Gerçi eskidi Ada...üstünden yıllar geçti belki ama ben hala unutmuş değilim ki Ada filmini önermiştim önceki yazılarımdan birinde. Scarlett Johanson, Evan  McGREGOR  ve Mıchael Clarke Duncan gibi oyuncuların yer aldığı o film de izlenmeye değerdi.

Sizlerin bu sıralar önerdiği filmler var mı?
*Mesela Kelebeğin Rüyası filmi? nasıl acaba...
-gitmek gelmedi içimden bu filme nedense, çok konuşulup çok eskitildiği için olabilir...

*"Selam"  filmini izleyen bir yakınımdan beğenilerini dinledim, duygusal bir film diye okudum. İzlemiş değilim.
İşte benden size bugünlük de bu kadar değerli okurlarım.

***Jim Carey ve Kate Winslet'ten Sil Baştan filmini de DVD olarak izleyebilirsiniz, sinemalarda oynanalı yıllar oldu netekim:) Unutmanın ne kadar değerli olduğunu, unutmamanın acı verişini anlatan bir romantik filmdir kendileri...



*Bugünlük de bu kadaar canlarım.
Görüşmek üzere. Orta Avrupa fotoğraflarımı  paylaşmadığım hatırlatıldı, ilk fırsatta diyorum, yorum gönderenlere ayrıca teşekkür ediyorum.

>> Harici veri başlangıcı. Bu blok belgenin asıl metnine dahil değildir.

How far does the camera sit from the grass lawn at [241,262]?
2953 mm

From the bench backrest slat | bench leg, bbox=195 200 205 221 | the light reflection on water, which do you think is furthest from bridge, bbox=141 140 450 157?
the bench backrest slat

Okumanız şekerse yorum yazmanız baklava benim için;)))
Kendinize iyi bakın canlarım!


GÜNÜN ŞARKISI
Sil baştan başlamak gerek bazen, hayatı sıfırlamak...
Sil baştan filminin ismi bana bu şarkıyı çağrıştırdı: Şebnem Ferah söylesin sizler için efendiiim.

Umarım siz de beğenirsiniz.

İyi bir hafta sonu dilerim!


17 Nisan 2013 Çarşamba

GÖZ YANILMASI




Hayat bazen öyle işler açar ki başınıza...
gördüklerinize inanamazsınız,
olsa olsa göz yanılmasıdır,
hayaldir, kabustur, rüyadır...


aslında hayal güzel şeyler olmalıdır,
güzel olmalıdır ki getirecekleri de güzel olsun;
aksi takdirde kabus olur!

oysa bazıları oturup
kopan bacaklar,
kırılan kollar,
kalpler hayal ederse
bu gördüklerinizin göz yanılması olmasını dilersiniz!


müdahale edemiyorsak başkalarının hayallerine
kurbanı mı olmalıyız?
dünya yerine bıraktıkları çöller,
kurumuş göller olacaksa
bu sadece kabus olur Tanrım!


göz yanılması...
ilüzyon derler yalana da...
isterim ki göz yanılmaları sadece ve sadece
daha yaşanası
bir dünya,
bir ülke,
bir mahalle,
bir sokak,
bir ev bıraksın hepimize...



göz yanılmasıymış geçti diyelim
tekrar gözlerimizi açtığımızda!


her sevmediğimiz görüntüye,
sevmediğimiz sese,
istemediğimiz cümleye,
işe
göz yanılması muamelesi de yapmayalım sonra...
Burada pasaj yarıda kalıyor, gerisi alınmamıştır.